■ **Saved entries**:

>> BEGIN

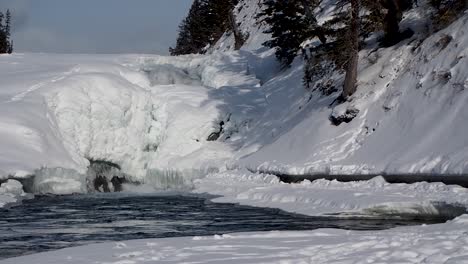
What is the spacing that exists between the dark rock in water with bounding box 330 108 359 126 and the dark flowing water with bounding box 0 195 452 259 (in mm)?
7500

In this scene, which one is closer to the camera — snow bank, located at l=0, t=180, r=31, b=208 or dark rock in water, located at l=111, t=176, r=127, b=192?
snow bank, located at l=0, t=180, r=31, b=208

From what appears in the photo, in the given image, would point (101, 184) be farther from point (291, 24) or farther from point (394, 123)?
point (394, 123)

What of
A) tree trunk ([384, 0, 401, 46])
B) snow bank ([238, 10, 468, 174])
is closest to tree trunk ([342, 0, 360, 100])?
snow bank ([238, 10, 468, 174])

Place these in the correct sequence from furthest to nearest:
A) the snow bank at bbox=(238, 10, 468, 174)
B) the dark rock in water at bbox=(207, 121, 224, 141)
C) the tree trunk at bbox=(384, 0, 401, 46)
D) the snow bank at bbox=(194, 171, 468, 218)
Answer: the dark rock in water at bbox=(207, 121, 224, 141)
the tree trunk at bbox=(384, 0, 401, 46)
the snow bank at bbox=(238, 10, 468, 174)
the snow bank at bbox=(194, 171, 468, 218)

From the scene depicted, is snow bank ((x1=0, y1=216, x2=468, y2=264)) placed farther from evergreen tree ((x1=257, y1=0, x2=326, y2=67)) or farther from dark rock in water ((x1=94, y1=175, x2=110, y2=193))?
evergreen tree ((x1=257, y1=0, x2=326, y2=67))

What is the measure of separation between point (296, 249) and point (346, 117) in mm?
16026

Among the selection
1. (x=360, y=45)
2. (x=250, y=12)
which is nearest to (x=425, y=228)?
(x=360, y=45)

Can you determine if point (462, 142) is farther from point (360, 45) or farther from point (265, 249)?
point (360, 45)

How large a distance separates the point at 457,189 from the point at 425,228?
4.56 meters

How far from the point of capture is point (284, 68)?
Result: 38.9 m

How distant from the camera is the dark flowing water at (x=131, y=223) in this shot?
37.5ft

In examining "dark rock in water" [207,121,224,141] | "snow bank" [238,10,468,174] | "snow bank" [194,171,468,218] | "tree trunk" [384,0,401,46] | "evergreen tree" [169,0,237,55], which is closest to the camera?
"snow bank" [194,171,468,218]

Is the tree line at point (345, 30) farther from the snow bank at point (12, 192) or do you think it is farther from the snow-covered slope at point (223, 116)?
the snow bank at point (12, 192)

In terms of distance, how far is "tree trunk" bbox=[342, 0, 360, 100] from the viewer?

>> END

■ **PROBLEM TO WORK ON**: Transcribe the whole listing exactly. Pictures are excluded.

■ **FULL RESPONSE**:
What is the spacing that exists between the dark rock in water with bounding box 330 108 359 126 and the dark flowing water with bounding box 0 195 452 259 (in mm)?
7500

In this scene, which one is closer to the camera — snow bank, located at l=0, t=180, r=31, b=208 or dark rock in water, located at l=111, t=176, r=127, b=192?
snow bank, located at l=0, t=180, r=31, b=208

From what appears in the photo, in the given image, would point (101, 184) be farther from point (291, 24) or farther from point (394, 123)?
point (394, 123)

What of
A) tree trunk ([384, 0, 401, 46])
B) snow bank ([238, 10, 468, 174])
is closest to tree trunk ([342, 0, 360, 100])?
snow bank ([238, 10, 468, 174])

Place these in the correct sequence from furthest to nearest:
A) the snow bank at bbox=(238, 10, 468, 174)
B) the dark rock in water at bbox=(207, 121, 224, 141)
C) the tree trunk at bbox=(384, 0, 401, 46)
D) the snow bank at bbox=(194, 171, 468, 218)
Answer: the dark rock in water at bbox=(207, 121, 224, 141)
the tree trunk at bbox=(384, 0, 401, 46)
the snow bank at bbox=(238, 10, 468, 174)
the snow bank at bbox=(194, 171, 468, 218)

From the scene depicted, is snow bank ((x1=0, y1=216, x2=468, y2=264)) placed farther from evergreen tree ((x1=257, y1=0, x2=326, y2=67)) or farther from dark rock in water ((x1=94, y1=175, x2=110, y2=193))?
evergreen tree ((x1=257, y1=0, x2=326, y2=67))

What is the measure of separation between point (296, 249) and point (346, 117) in mm?
16026

Among the selection
1. (x=360, y=45)
2. (x=250, y=12)
which is nearest to (x=425, y=228)?
(x=360, y=45)

Can you determine if point (462, 142) is farther from point (360, 45) or farther from point (265, 249)?
point (360, 45)

How large a distance separates the point at 457,189 from the point at 425,228?
4.56 meters

How far from the point of capture is point (284, 68)?
Result: 38.9 m

How distant from the camera is the dark flowing water at (x=131, y=223) in this shot?
37.5ft

In examining "dark rock in water" [207,121,224,141] | "snow bank" [238,10,468,174] | "snow bank" [194,171,468,218] | "tree trunk" [384,0,401,46] | "evergreen tree" [169,0,237,55], which is closest to the camera?
"snow bank" [194,171,468,218]

Is the tree line at point (345, 30) farther from the snow bank at point (12, 192) or do you think it is farther from the snow-covered slope at point (223, 116)?
the snow bank at point (12, 192)

In terms of distance, how far is "tree trunk" bbox=[342, 0, 360, 100] from the viewer?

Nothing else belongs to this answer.